Error tracking (Sentry), product analytics (Mixpanel), and OpenTelemetry export are all outbound and optional. Leave their config unset and no telemetry egress occurs. For OTel, point the exporter at an in-network collector.

Web tools

The web-search and web-scrape tools call external services (a search API and a scraping API), typically via the NCS relay. Blocked egress disables those agent tools and any flow nodes that use them.

Outbound webhooks (run callbacks & relays)

When you pass a callback_url on a run, Noxus POSTs the result outbound to that URL on completion. This is the recommended pattern when you can’t accept inbound — you receive results without exposing anything. The target must be in your egress allowlist (and able to receive the call). Channel reply delivery (Slack/Teams/etc. responses) is likewise outbound to the provider.

Impact summary

Egress blockedImpact
A specific model providerThat provider’s models fail; reachable fallbacks still serve requests
All model providersNo LLM/embedding calls — agents and AI nodes can’t run.
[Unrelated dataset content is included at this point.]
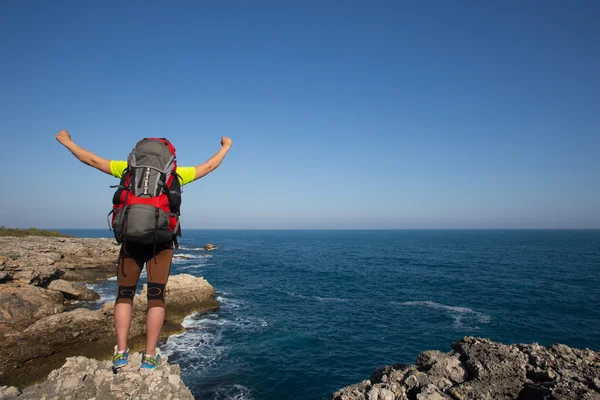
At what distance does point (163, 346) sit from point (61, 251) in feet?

Self-host a model to recover
A specific integration hostThat integration’s nodes/tools fail; others unaffected
Object storageFile uploads, file nodes, and KB ingestion break
NCSNo auto-upgrade, no NCS-brokered OAuth/web tools; core platform fine
Telemetry hostsNone functional — telemetry is best-effort and optional
Your callback hostRun callback webhooks are not delivered (run still completes)

Running with minimal egress

To operate in a tightly restricted or air-gapped network:
1

Point models at an in-network endpoint

Use an OpenAI-compatible server inside your network (e.g. vLLM, Ollama, or a private Azure OpenAI). Configure the provider base_url to that host so no public model egress is needed.
2

Use direct OAuth apps or static credentials

Register your own OAuth applications per provider (your client id/secret) so token exchange goes straight to the provider, bypassing NCS. For providers that support static API tokens, enter those directly.
3

Run an in-network object store

Point storage at an S3-compatible endpoint (e.g. MinIO) reachable inside your network.
4

Disable telemetry

Leave the Sentry DSN, Mixpanel token, and OTel exporter endpoint unset (or set OTel to an internal collector).
5

Drop NCS, upgrade manually

Skip NCS egress entirely. Upgrade the deployment by replacing image tags / compose files yourself.
6

Allowlist only what remains

With the above, your required egress shrinks to your in-network endpoints plus whatever specific external integrations you deliberately keep. Verify against the Endpoint reference.
Web search/scrape, hosted-model providers, and managed-OAuth providers are the features most affected by an air-gap. Plan around in-network models and direct credentials, and the rest of the platform — flows, agents over your own models, knowledge bases, the editor — runs without public egress.